Africa’s Rough Banked Diamonds
Ex-Barclays CEO Diamond touted an African return in his post-scandal reinvention through a private equity joint venture with a continental family-owned group. Initial targets could include cross-border franchises like Ecobank and larger markets like Nigeria and South Africa, where Barclays-Absa previously expanded with $100 billion in assets. International commercial and investment banks have also followed clients into a half-dozen countries where FDI and sovereign bonds are a focus as three-quarters of the population is “unbanked” and only 5 percent have a credit card according to industry consultant McKinsey. Returns on equity over 20 percent are double developed economies, and related financial services like insurance and pensions are often nascent. However recent moves into lower-end and consumer lending may have been overdone, with South Africa’s central bank calling annual 30 percent unsecured growth “unsustainable” as it passed one-tenth of outstanding credit. The pace has halved since mid-year as institutions took large retail losses and a specialist house saw its shares plunge on the Johannesburg exchange. Regulators have tried to moderate consumer debt which has been a mainstay of domestic demand while reiterating that it does not pose systemic risk to the well-capitalized system. Mobile operations have been launched to attract poorer individuals and households as in pioneer Kenya, but have not been as successful and mainstream competitors have reduced commitments under the weight of a 5 percent NPL burden in the first half. Electronic banking in contrast has taken off in Nigeria through all-purpose remote cards and Visa and Mastercard are boosting their franchises with new technology and anti-fraud features. In global insurance the Sub-Sahara represent less than 0.5 percent of premiums even as the nonlife segment increased 7 percent annually the past decade, according to giant Swiss Re, mainly due to mandatory car and liability coverage. Life has been up at the same pace concentrated in energy producers like Angola and the UK’s Prudential intends to establish a regional presence through acquisitions after a Ghana deal.

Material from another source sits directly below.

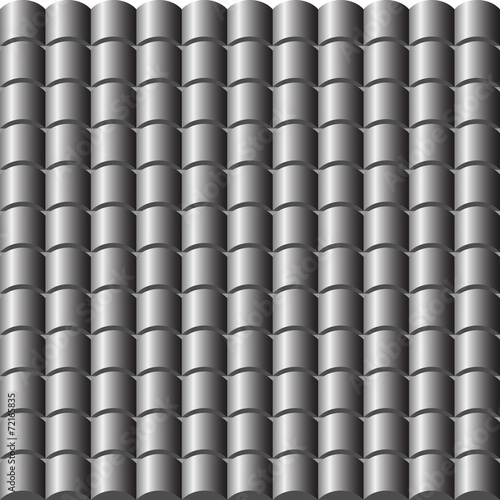 abstract regular texture - arcs with white light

African M&A at $40 billion through Q3 has risen 60 percent and along with natural resources consumer goods is a popular sector with Dubai’s Abraaj just buying Ghana’s Fan Milk, a big Accra bourse listing, with its extensive Anglophone and Francophone West Africa network. The Middle East connection extends to Islamic finance, with Nigeria and Senegal offering external sukuks and states in the former also using the no-interest structure. The Islamic Development Bank provides shariah-compliant infrastructure funding and several central banks participate in the Malaysia-based International Islamic Liquidity Facility. Kenya has established the legal foundation as it joins the early 2014 inaugural sovereign bond queue after this year’s record issuance, the latest a sequel from Gabon after its rating was affirmed. Foreign investor diversification and yield hunger support capital flows as well as prospects for “disorderly” interest rate jumps, the World Bank concluded in polishing its regular economic outlook.